Data Description

The data recorded ten nurses with more than three years of clinical suctioning experience and twelve nursing students from a university performing Endotracheal Suctioning (ES) on the ESTE-SIM simulation system.

There are two types of data in this dataset:

  • Video: recorded from the front side of the nurse beyond the patient mannequin. This video will be published only during training.
  • Pose Skeleton (Keypoints): extracted from videos by using YOLOv7. This data will be published for training and testing.

There are a total of 9 activities in the ES procedure. All the activities are listed in the below table.

Table 1. Activities in endotracheal suctioning and their IDs

Activity class id Activity name
0 Catheter preparation
1 Temporal removement of an artificial airway
2 Suctioning phlegm
3 Refitting the artificial airway
4 Catheter disinfection
5 Discarding gloves
6 Positioning
7 Auscultation
8 Others

Data Structure

Subject Information

We invited ten nurses and twelve nursing students for our data collection. Each participant was asked to perform ES procedure twice. The dataset is divided into a training set (32 videos) and a submission set (12 videos). Here is the information for currently available subjects.

Table 2. Subject information

Subject_id Usage Experience Note
N01T1 Training Nurse  
N01T2 Training Nurse Same person as N01T1
N02T1 Training Nurse  
N02T2 Training Nurse Same person as N02T1
N03T1 Submission Nurse  
N03T2 Submission Nurse Same person as N03T1
N04T1 Training Nurse  
N04T2 Training Nurse Same person as N04T1
N05T1 Submission Nurse  
N05T2 Submission Nurse Same person as N05T1
N06T1 Training Nurse  
N06T2 Training Nurse Same person as N06T1
N07T1 Training Nurse  
N07T2 Training Nurse Same person as N07T1
N09T1 Submission Nurse  
N09T2 Submission Nurse Same person as N09T1
N11T1 Training Nurse  
N11T1 Training Nurse Same person as N11T1
N12T1 Training Nurse  
N12T1 Training Nurse Same person as N12T1
S01T1 Training Student  
S01T2 Training Student Same person as S01T1
S02T1 Training Student  
S02T2 Training Student Same person as S02T1
S03T1 Training Student  
S03T2 Training Student Same person as S03T1
S04T1 Submission Student  
S04T2 Submission Student Same person as S04T1
S05T1 Training Student  
S05T2 Training Student Same person as S05T1
S06T1 Submission Student  
S06T2 Submission Student Same person as S06T1
S07T1 Training Student  
S07T2 Training Student Same person as S07T1
S08T1 Training Student  
S08T2 Training Student Same person as S08T1
S09T1 Training Student  
S09T2 Training Student Same person as S09T1
S10T1 Training Student  
S10T2 Training Student Same person as S10T1
S11T1 Training Student  
S11T2 Training Student Same person as S11T1
S12T1 Submission Student  
S12T2 Submission Student Same person as S12T1

Datasets will be published in the following directory structure:

  • ./dataset/
    • ./video/
      • {Training_subject_id}.MTS
      • N01T2.MTS
      • ...
      • S11T1.MTS
      • S11T2.MTS
    • ./keypoints/
      • {Subject_id}_keypoint.csv
      • N01T2_keypoint.csv
      • ...
      • S12T1_keypoint.csv
      • S12T2_keypoint.csv
    • ./ann/
      • {Training_subject_id}_ann.csv
      • N01T2_ann.csv
      • ...
      • S11T1_ann.csv
      • S11T2_ann.csv

The ./video/ folder contains 32 videos in MTS format of subjects in the Training set (see Table 2). The frame per second of videos is 30 and the image size is 1920×1080.
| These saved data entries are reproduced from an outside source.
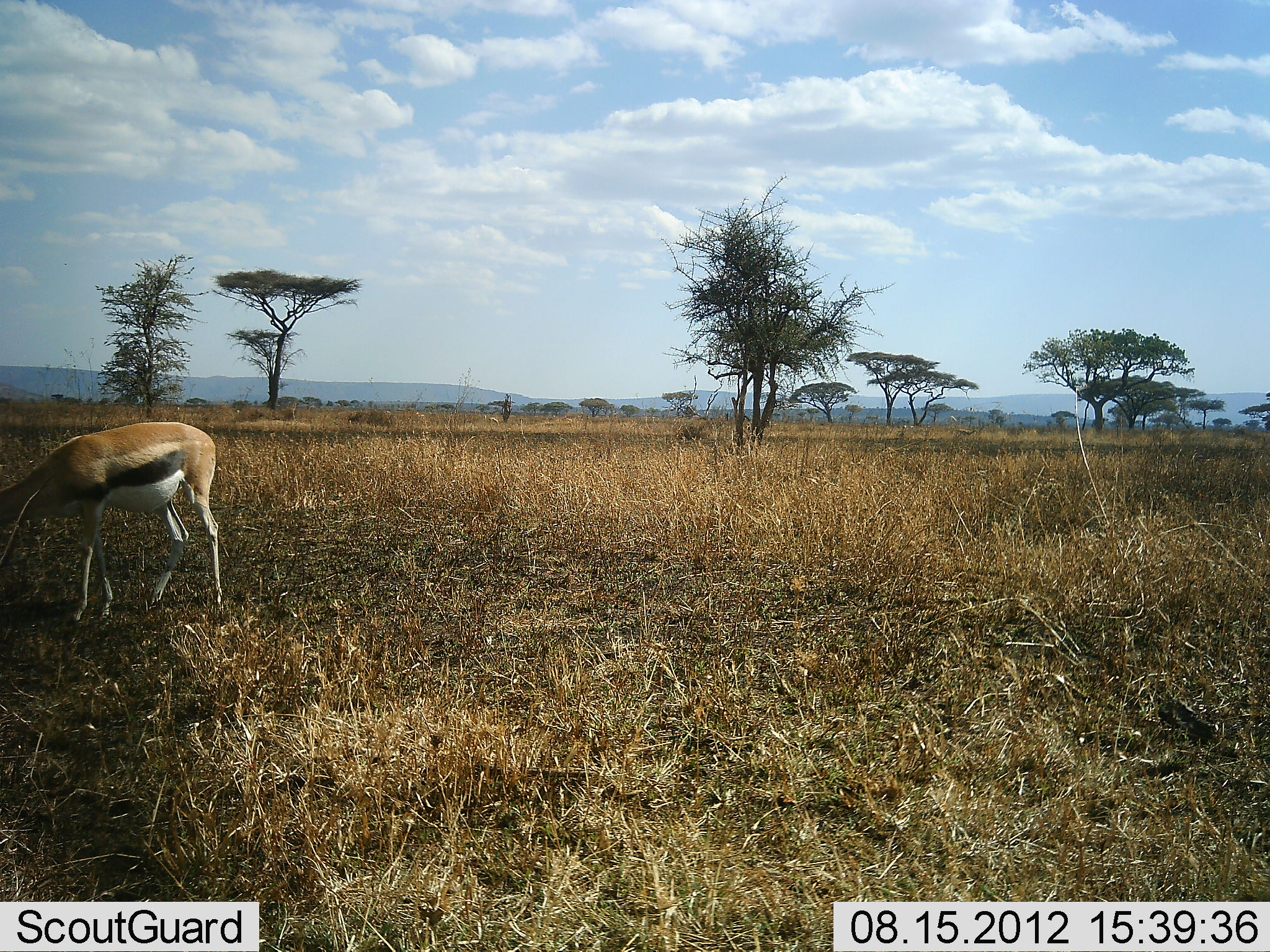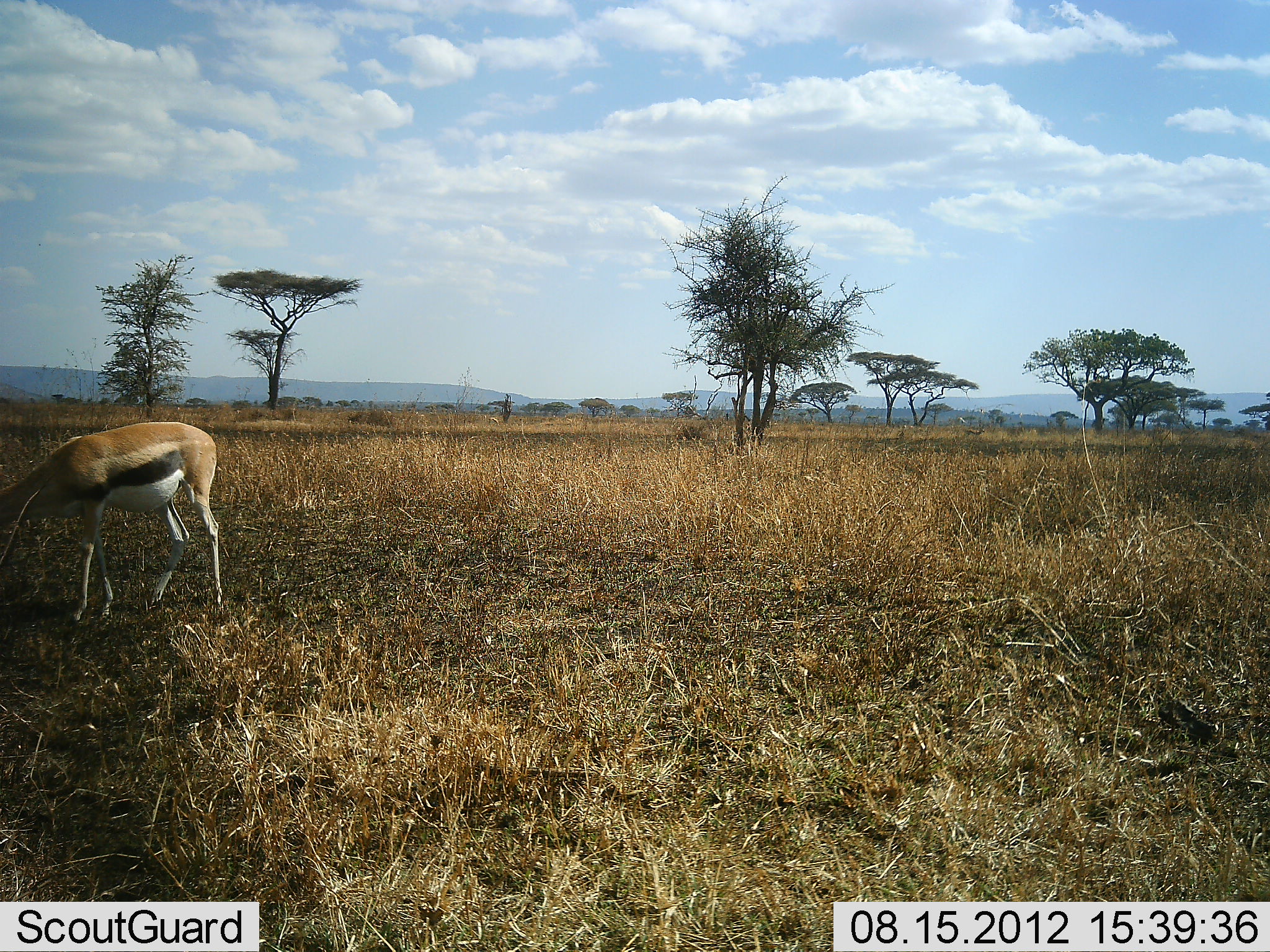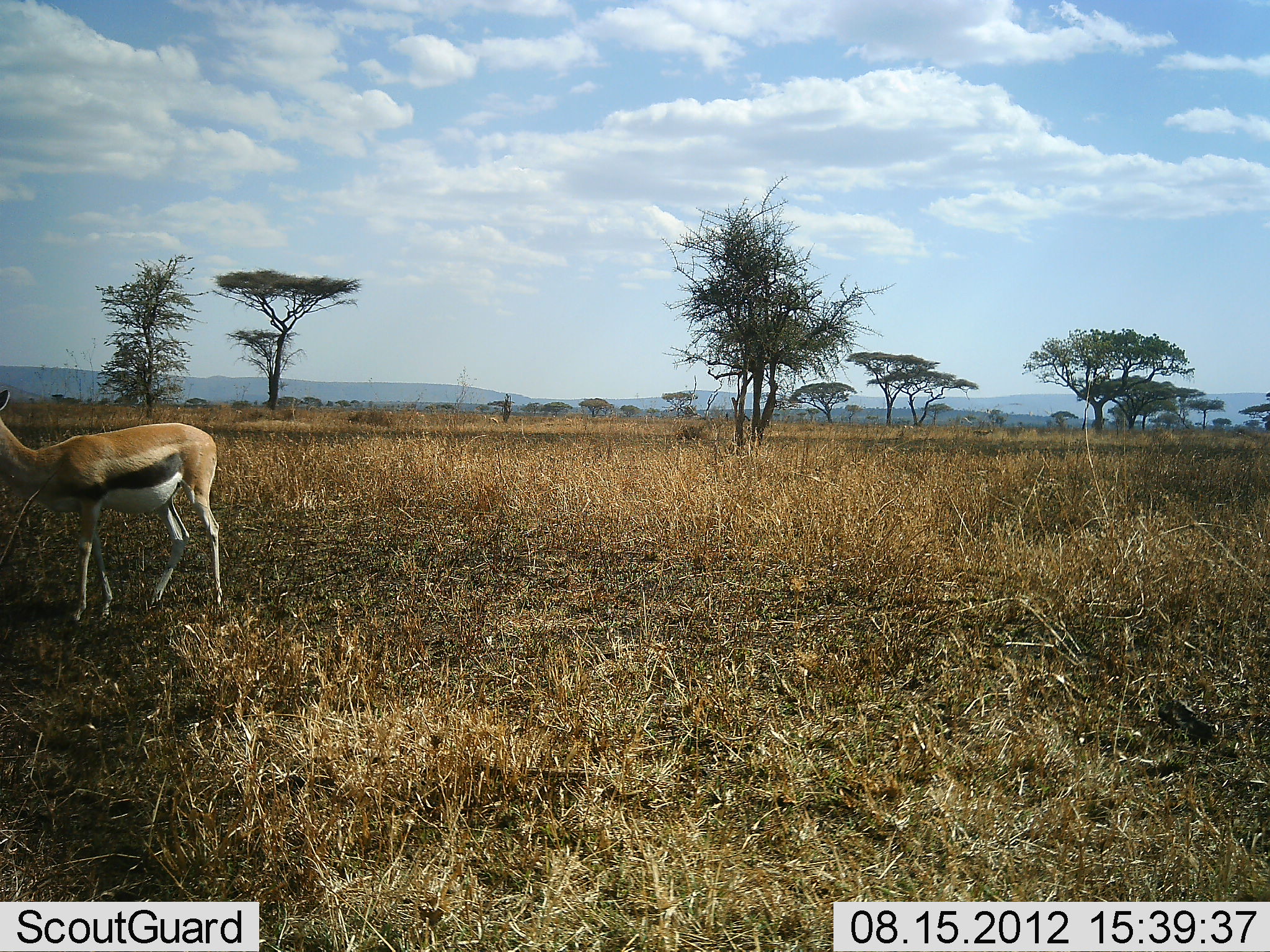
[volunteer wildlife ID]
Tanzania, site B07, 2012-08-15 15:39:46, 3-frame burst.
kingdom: Animalia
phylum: Chordata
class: Mammalia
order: Artiodactyla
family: Bovidae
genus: Eudorcas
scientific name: Eudorcas thomsonii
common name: thomson's gazelle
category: gazellethomsons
Gazellethomsons (thomson's gazelle) (Eudorcas thomsonii), count 1. Behavior (volunteer vote fractions): standing 50%, resting 0%, moving 0%, interacting 0%. Young present (vote fraction): 0%. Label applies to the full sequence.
Inside the ./keypoint/ folder, we have provided 44 CSV files containing x, and y coordinates and confidence scores of 17 positions on the subject's body in each video frame. These keypoints were extracted by using YOLOv7. Sometimes, there are other people included in the frame while passing by in the background, therefore we applied post-processing steps in the skeleton results to keep only the skeleton of the main nurse. Therefore, the sampling rate of keypoint is also 30. If you open the files you can see the following columns.
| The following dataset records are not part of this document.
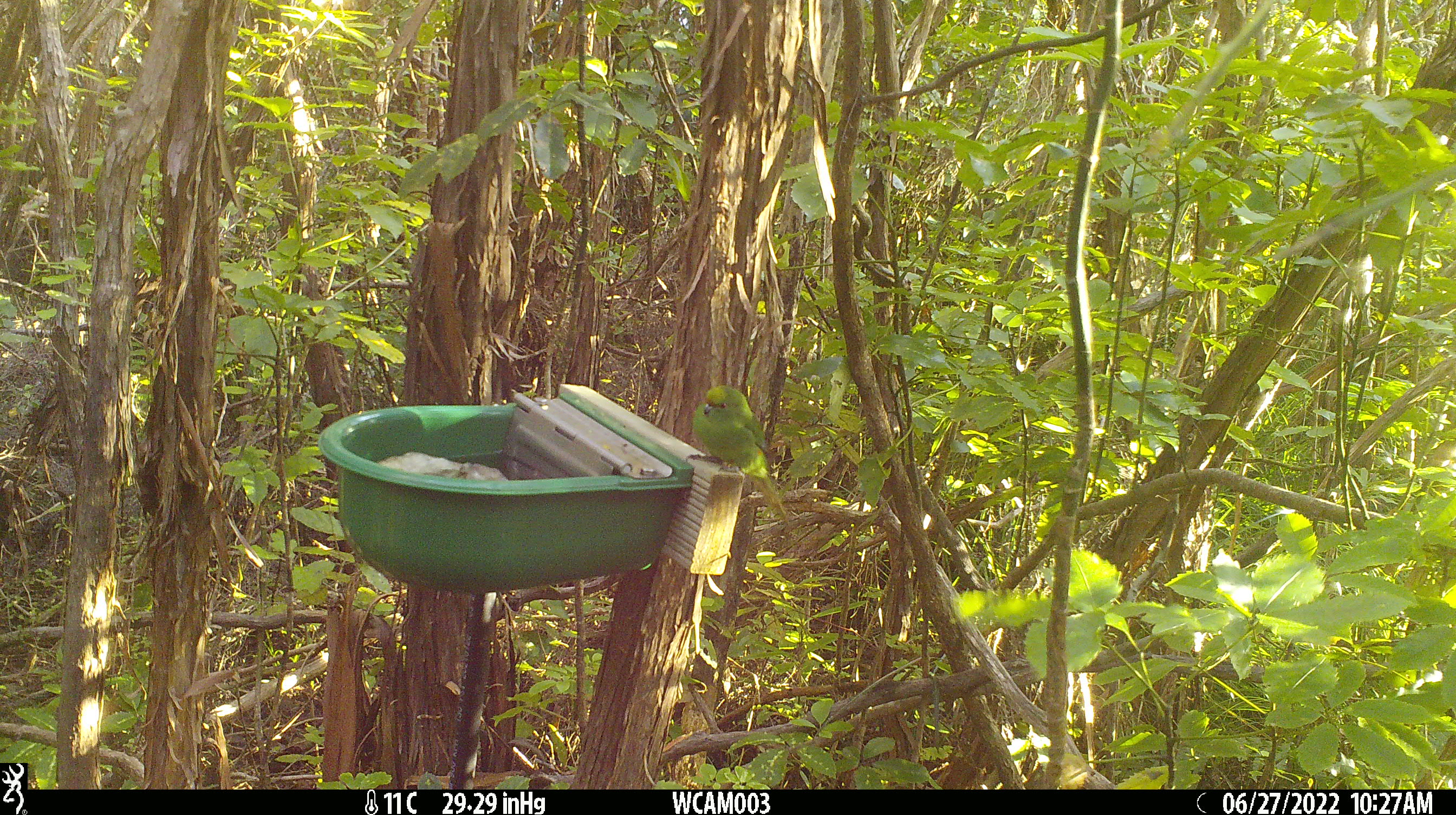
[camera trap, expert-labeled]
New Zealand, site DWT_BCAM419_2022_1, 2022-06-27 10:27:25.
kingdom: Animalia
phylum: Chordata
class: Aves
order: Psittaciformes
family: Psittaculidae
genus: Cyanoramphus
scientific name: Cyanoramphus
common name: parakeet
Table 3. Keypoint data description ({Subject_id}_keypoint.csv)

Column name Description of column
nose_x X coordinate value of nose
nose_y Y coordinate value of nose
nose_conf Confidence value of nose
left_eye_x X coordinate value of left eye
left_eye_y Y coordinate value of left eye
left_eye_conf Confidence value of left eye
right_eye_x X coordinate value of right eye
right_eye_y Y coordinate value of right eye
right_eye_conf Confidence value of right eye
left_ear_x X coordinate value of left ear
left_ear_y Y coordinate value of left ear
left_ear_conf Confidence value of left ear
right_ear_x X coordinate value of right ear
right_ear_y Y coordinate value of right ear
right_ear_conf Confidence value of right ear
left_shoulder_x X coordinate value of left shoulder
left_shoulder_y Y coordinate value of left shoulder
left_shoulder_conf Confidence value of left shoulder
right_shoulder_x X coordinate value of right shoulder
right_shoulder_y Y coordinate value of right shoulder
right_shoulder_conf Confidence value of right shoulder
left_elbow_x X coordinate value of left elbow
left_elbow_y Y coordinate value of left elbow
left_elbow_conf Confidence value of left elbow
right_elbow_x X coordinate value of right elbow
right_elbow_y Y coordinate value of right elbow
right_elbow_conf Confidence value of right elbow
left_wrist_x X coordinate value of left wrist
left_wrist_y Y coordinate value of left wrist
left_wrist_conf Confidence value of left wrist
right_wrist_x X coordinate value of right wrist
right_wrist_y Y coordinate value of right wrist
right_wrist_conf Confidence value of right wrist
left_hip_x X coordinate value of left hip
left_hip_y Y coordinate value of left hip
left_hip_conf Confidence value of left hip
right_hip_x X coordinate value of right hip
right_hip_y Y coordinate value of right hip
right_hip_conf Confidence value of right hip
left_knee_x X coordinate value of left knee
left_knee_y Y coordinate value of left knee
left_knee_conf Confidence value of left knee
right_knee_x X coordinate value of right knee
right_knee_y Y coordinate value of right knee
right_knee_conf Confidence value of right knee
left_ankle_x X coordinate value of left ankle
left_ankle_y Y coordinate value of left ankle
left_ankle_conf Confidence value of left ankle
right_ankle_x X coordinate value of right ankle
right_ankle_y Y coordinate value of right ankle
right_ankle_conf Confidence value of right ankle

Annotation (ann)

Inside the ./ann/ folder, we have provided 32 CSV files containing annotations of each video in the Training set (see Table 2). If you open the files you can see the following columns.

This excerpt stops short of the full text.